• [Source passage]
** BEGIN **

I’m lucky: I know a retired detective who’s been kind enough to help me out with a huge range of questions, as well as telling me the stories that give me some feeling for what that life is like. When it comes down to it, though, I often ditch the reality in favour of what works for the story. To take the most obvious example, there’s no Murder squad in Ireland – but In the Woods needed to have that tight-knit, elite, hothouse atmosphere, so I invented one. I still need to know the reality, though. If there are inaccuracies in these books, I want them to be because they benefit the story, not because I goofed.

Both In The Woods and The Likeness are being adapted into feature films by Paramount . If you were the casting director, who would you cast as the lead characters and why?

I honestly don’t have a clue. Partly this is because I still find it totally impossible to believe that they’ll ever be actual films (!!), but mainly it’s because I picture the characters as themselves; the idea of someone else playing them is very weird to me. But I’m a big believer in acting, in the way a truly great actor can vanish completely in order to give a character the space to come to life. So a big part of me doesn’t mind who gets cast – whether they look or sound anything like the way I imagined the characters – as long as they’re good.

** END **

(Items from a dataset)
** BEGIN **

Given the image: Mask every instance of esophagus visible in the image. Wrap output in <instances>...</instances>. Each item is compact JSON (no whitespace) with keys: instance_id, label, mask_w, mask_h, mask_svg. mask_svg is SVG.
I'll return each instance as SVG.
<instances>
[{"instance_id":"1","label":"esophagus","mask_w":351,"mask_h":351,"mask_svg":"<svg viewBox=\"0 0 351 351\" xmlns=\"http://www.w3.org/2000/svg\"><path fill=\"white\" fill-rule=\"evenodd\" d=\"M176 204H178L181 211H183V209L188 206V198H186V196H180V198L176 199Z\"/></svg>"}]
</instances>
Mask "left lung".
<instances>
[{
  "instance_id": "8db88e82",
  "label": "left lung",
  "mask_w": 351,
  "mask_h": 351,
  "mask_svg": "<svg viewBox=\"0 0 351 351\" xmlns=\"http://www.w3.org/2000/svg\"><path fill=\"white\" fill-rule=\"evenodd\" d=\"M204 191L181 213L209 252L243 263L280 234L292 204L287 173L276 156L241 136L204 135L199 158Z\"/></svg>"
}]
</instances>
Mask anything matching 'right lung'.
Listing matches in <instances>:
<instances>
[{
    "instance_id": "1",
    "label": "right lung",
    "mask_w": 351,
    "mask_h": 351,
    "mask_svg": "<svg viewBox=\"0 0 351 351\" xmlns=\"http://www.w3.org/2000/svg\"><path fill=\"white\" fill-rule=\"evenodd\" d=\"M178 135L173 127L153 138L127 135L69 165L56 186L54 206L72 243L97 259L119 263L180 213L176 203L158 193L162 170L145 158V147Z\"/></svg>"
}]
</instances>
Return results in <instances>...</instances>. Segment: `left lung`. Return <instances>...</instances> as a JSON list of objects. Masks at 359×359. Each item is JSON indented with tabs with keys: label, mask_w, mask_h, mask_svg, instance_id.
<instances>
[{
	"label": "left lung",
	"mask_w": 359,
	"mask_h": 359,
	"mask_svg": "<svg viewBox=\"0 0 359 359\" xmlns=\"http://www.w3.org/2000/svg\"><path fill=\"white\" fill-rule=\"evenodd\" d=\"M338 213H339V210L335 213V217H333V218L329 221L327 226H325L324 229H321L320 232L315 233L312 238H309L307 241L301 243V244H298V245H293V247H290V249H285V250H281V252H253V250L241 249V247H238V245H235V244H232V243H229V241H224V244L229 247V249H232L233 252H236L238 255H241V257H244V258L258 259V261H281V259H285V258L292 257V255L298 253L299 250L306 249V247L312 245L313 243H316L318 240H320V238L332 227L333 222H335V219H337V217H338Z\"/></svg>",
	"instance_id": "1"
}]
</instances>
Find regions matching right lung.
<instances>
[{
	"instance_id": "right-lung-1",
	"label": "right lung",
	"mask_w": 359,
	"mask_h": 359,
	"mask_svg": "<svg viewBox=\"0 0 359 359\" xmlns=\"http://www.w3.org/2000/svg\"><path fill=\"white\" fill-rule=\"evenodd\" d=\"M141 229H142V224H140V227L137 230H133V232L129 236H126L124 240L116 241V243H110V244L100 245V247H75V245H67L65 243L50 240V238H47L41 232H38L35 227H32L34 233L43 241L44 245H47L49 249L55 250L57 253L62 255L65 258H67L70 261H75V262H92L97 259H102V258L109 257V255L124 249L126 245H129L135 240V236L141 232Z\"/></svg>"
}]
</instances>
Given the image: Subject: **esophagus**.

** END **

• [What to work on]
Using the interview above, answer these:
(a) What kind of unit does the author say does not exist in Ireland?
(b) Which studio is adapting In the Woods and The Likeness into feature films?
(c) What is the author's one condition for whoever gets cast?

• [Written solution]
(a) A Murder squad.
(b) Paramount.
(c) That they're good.